Когда мистер Коэн с громким хлопком вытащил пробку, амазонка обратилась к миссис Джонас.
– У многих случаются неприятности с мужчинами, – заметила она, – но любой, кто решит, будто мне легче, чем другим, – просто невежда.
– Тссс… – прошептала миссис Джонас. – Вы напугаете мистера Джефферса так, что он будет всю оставшуюся жизнь сторониться женщин, а он – один из самых достойных холостяков в округе. Я держу его на крючке.
– О, не знаю… – начал мистер Джефферс.
Крупная женщина качнулась к мистеру Коэну – ему показалось, что опустился разводной мост.
– Вы должны рассказать ей, какие у меня неприятности с моим мужем, моим Путци, – решительно заявила она.
На лице мистера Коэна отразилась такая же решимость, как на лице его клиентки.
– Поймите, госпожа Вакареску, – сказал он, – это свободная страна, и если вы хотите побеседовать о своих неприятностях, я не могу вам помешать. Но я не стану говорить о таких вещах у Гавагана, Богом клянусь, потому что, во-первых, это плохо для бизнеса; и во-вторых, отец Макконахи заставит меня покаяться. И я предупреждаю вас, что ваш муж может приходить сюда и пить пиво, как и все прочие, но собак мы в баре Гавагана не обслуживаем.
Госпожу Вакареску, казалось, это не остановило.
– Я заплачу за бутылку токайского и для него, – сказала она, сделав большой глоток. – Но дело все в том, что он не выйдет отсюда, пока темно. И я знаю, куда он ходит по ночам, когда не собирается Sаngerbund.
Мистер Джефферс произнес:
– Я ничего не понимаю. Почему ваш муж не может выйти из бара Гавагана, пока темно? Он же не может тут остаться на всю ночь, не так ли?
Госпожа Вакареску одарила его взглядом, исполненным жгучего презрения:
– Потому что он мой Путци, и на сей раз он не сможет испортить мне отпуск, как обычно. Ночью он выходит отсюда, он бегает с какой-то сукой…
Миссис Джонас содрогнулась; мистер Джефферс прочистил горло.
– …а наутро у меня снова с ним проблемы. – Госпожа Вакареску плеснула себе еще токайского и осмотрела слушателей. Мистер Коэн вышел из-за стойки со второй бутылкой вина и поставил ее на столик.
– Четыре доллара и двадцать центов, – произнес он.
Госпожа Вакареску открыла сумочку.
– Вы тоже должны меня понять… дорогая леди.
– Не думаю… – начала миссис Джонас довольно холодным тоном.
– Ах, вы думаете, что я – не леди, – сказала госпожа Вакареску, – из-за того, что я говорю, не так ли? Но мой друг мистер Коэн скажет вам, что все верно, я не позволяю себе никаких ругательств.
– У нас тут солидное заведение, – заявил мистер Коэн.
Миссис Джонас проговорила:
– Кажется, я чего-то не понимаю.
Госпожа Вакареску достала носовой платок, сильно пахнущий пачулями, и приложила его сначала к одному глазу, потом к другому.
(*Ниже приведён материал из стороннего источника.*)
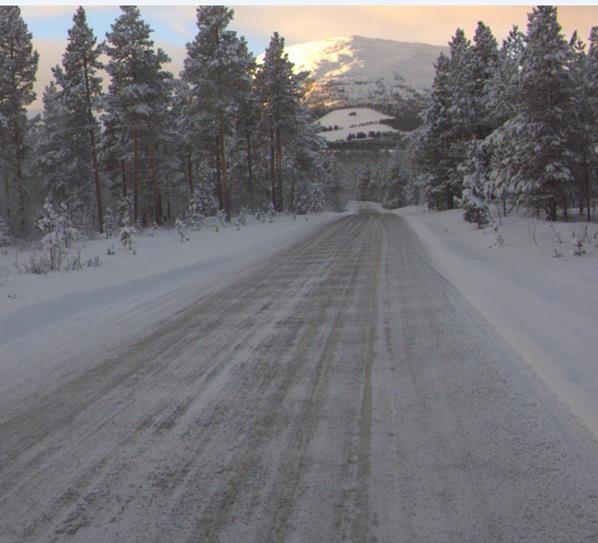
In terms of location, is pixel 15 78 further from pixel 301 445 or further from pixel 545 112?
pixel 301 445

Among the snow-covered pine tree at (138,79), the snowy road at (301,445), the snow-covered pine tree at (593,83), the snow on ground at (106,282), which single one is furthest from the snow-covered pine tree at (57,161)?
the snowy road at (301,445)

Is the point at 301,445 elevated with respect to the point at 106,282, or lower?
lower

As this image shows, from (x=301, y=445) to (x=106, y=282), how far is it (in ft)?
24.9

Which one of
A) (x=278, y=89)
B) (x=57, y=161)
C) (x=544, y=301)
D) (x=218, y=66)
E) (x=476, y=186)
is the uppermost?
(x=278, y=89)

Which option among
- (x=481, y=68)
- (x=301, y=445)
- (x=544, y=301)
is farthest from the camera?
(x=481, y=68)

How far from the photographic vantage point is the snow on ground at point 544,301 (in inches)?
170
– Это мой Путци, – сказала она. – Я все расскажу, и вы поймете. Не было мужчин, равных Путци, когда я впервые повстречалась с ним в Будапеште; он был сильный, красивый, высокий, как могучее дерево. Мы в то лето по воскресеньям устраивали пикники на островах близ Будапешта, и мы ели редиску и пили светлое пиво, и он рассказывал мне разные истории, и мы рвали цветы. Он обещал мне все, даже замок в Трансильвании, откуда он приехал, и мать сказала, что он – хороший молодой человек и мне следует выйти за него замуж. Но он не мог венчаться в церкви; ему нужна была церемония с Amtmann, это вроде местного мирового судьи. Моей матери это не нравилось, она говорила, что свадьба с Amtmann – дело нехорошее, и если Путци не хочет венчаться, то мне вообще не следует выходить за него.
Но это – любовь. (Госпожа Вакареску вздохнула, приложила руку к более чем внушительной груди и снова выпила вина.) И вот однажды я сбежала с Путци, и мы поженились у Amtmann, как он и предлагал. Сначала все шло прекрасно, только мы не устраивали больше пикников, потому что он говорил, что ему нужно сосредоточиться в воскресенье ближе к вечеру. Но он только и делал, что пил пиво и выглядывал из окна. А по ночам он вел себя очень забавно, ходил туда-сюда по комнате, и я не могла заставить его вечером сходить домой к моей матери, чтобы съесть штрудель и выпить кофе.
И это было только начало. Вы знаете, как это бывает, леди (она указала на миссис Джонас); эти мужчины, они будут обещать вам все, пока не добьются своего, а что с вами потом станется? Именно так случилось с Путци. Когда я его спрашивала, где же мой замок в Трансильвании, он брал меня за руку, тащил на кухню и говорил, что вот здесь – мой замок. Вы еще не знаете, на что способны мужчины. Ему не нравились колбаски, которые я готовила на обед, – бах! – и колбаски летели на пол. Ему не нравились некоторые мои подруги, которые заходили по вечерам на кофе со штруделем, и он говорил: «Вышвырни отсюда этих дур, пока они не сожрали все деньги, которые я заработал!» И это при них, заметьте. Когда я говорила, что они – мои подруги и вообще это не его дело, он надевал шляпу и уходил из дома, и больше я до утра его не видела.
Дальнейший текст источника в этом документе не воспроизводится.